Architectures for current and future hardware
Classical hardware
When we talk about ‘classical’ hardware here, we just mean standard CPUs.
On CPUs, simulation architectures may be constructed out of several ingredients. Loosely speaking, these are: Memory, Threads, Channels between Threads, Processes and Inter-Process Communication (IPC).
All of these ingredients have their own tradeoffs in performance. But they are all useful in constructing the right simulation architectures to satisfy the right use cases.
In all of the previous posts so far, the main simulation architectures we have been considering are defined as Stepwise; simulation architectures which evaluate the Next State Values for the system at each point in Time, in turn.
Stepwise simulation architectures on CPUs are typically more performant when using Memory, Threads and Channels between Threads in the right combinations.
In contrast, Processes, and IPC in particular, are typically more useful when we consider scaling computations in parallel across multiple non-interacting simulation Trajectories (which don’t need much IPC). This is because IPC comes with more performance limitations.
Batch simulation architectures evaluate multiple successive sequences of Next State Values for the system over a wider interval in Time all as one computational block.
Despite their appearance, Batch simulation architectures cannot fundamentally evaluate the Next State Values at different Timesteps in a truly parallel fashion. Simulations must still preserve the causal relationships between these Next State Values as they progress in Time.
To ensure this causality, some form of Iteration can be performed; like the Stepwise architecture implies by evaluating it recursively.
However, it is sometimes sufficient to simply encode the causal/temporal dependencies between State Values along the Simulation Timeline as part of a Batch prediction; which is how some Machine Learning models are used to predict time series data.
Example: Stepwise vs batch
Specialised classical hardware
From the perspective of standard CPUs, Batch simulation architectures are often designed to evaluate segments of the Simulation Timeline using specialised classical hardware.
When we talk about ‘specialised classical’ hardware here, we mean GPUs, TPUs, IPUs and other specialised processors based on classical computing principles (as opposed to quantum processors).
This architecture can be used to reduce the overall processing time taken to complete a Simulation Run relative to a Stepwise equivalent, but there are tradeoffs which mean this isn’t always efficient.
GPUs, TPUs, IPUs, etc. all have their limitations. For example, GPUs and TPUs are highly optimised for dense arithmetic operations but struggle with branching control flow. IPUs offer more flexibility for irregular compute patterns and sparse operations, though they still prioritise throughput over the complex sequential logic that CPUs handle well.
So there are basically certain types of simulation algorithm that can be written that GPUs, TPUs, IPUs, etc. are not well-suited to reducing the overall processing time for.
In addition, this specialised hardware typically requires data transfer to/from CPU Memory (at the very least for initialisation and final results), which also takes processing time.

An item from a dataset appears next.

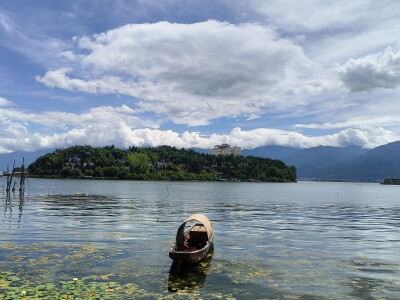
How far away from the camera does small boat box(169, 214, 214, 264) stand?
2353 cm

So, when deciding on the number of Timesteps a Batch simulation architecture should use for the best performance, software engineers must take into account:
- the available Memory of their specialised hardware
- the Memory requirements for their simulation State Partition Histories
- the overall number of Timesteps they need to perform
- the implications this has on the number of I/O operations needed to interact with CPU Memory
- and the implications this has on reducing the overall processing time, given the specialised hardware.
Example: Batch size tradeoffs
Quantum hardware
Note that the concepts in this section are the most likely to change with future advancements in Quantum Computing.

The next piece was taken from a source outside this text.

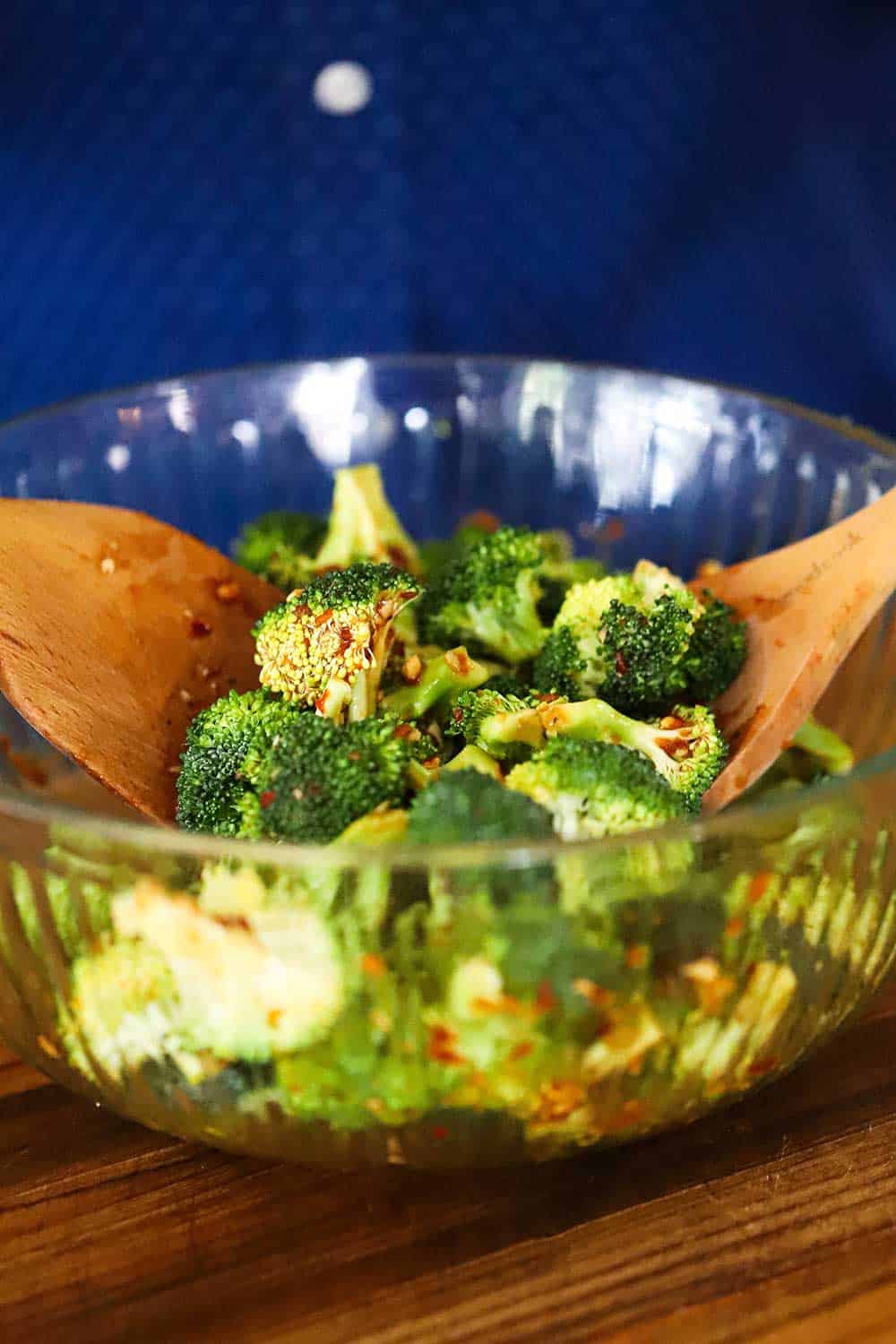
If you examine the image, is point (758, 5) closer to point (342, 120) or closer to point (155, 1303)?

Quantum hardware seems to naturally fit the Batch simulation architecture in the same way that specialised classical hardware does.
In order to utilise this hardware within a given Batch evaluation, one would need to:
- prepare the initial state of Qubits
- encode the State Partition Histories from CPU Memory into these Qubits
- run quantum gates which encode the logic for multiple Timesteps of the simulation
- entangle the Next State Values at each Timestep with Ancilla Qubits or rely on the Qubits for State Partition Histories themselves
- and measure these Next State Values in order to write the data to CPU Memory.
Note also that the No-Cloning Theorem means we cannot simply copy the Qubits which have run the quantum gates; the circuit must run separately for each simulation Trajectory.
Therefore, you only get a Quantum Advantage if you can store more than one Timestep worth of simulation Next State Values in Qubit Memory.
Otherwise, if you only effectively have one instantaneous Timestep of Qubit Memory to use, the processing time will likely be dominated by I/O writing to and from the Qubits during the simulation. This is also known as the Quantum I/O Bottleneck.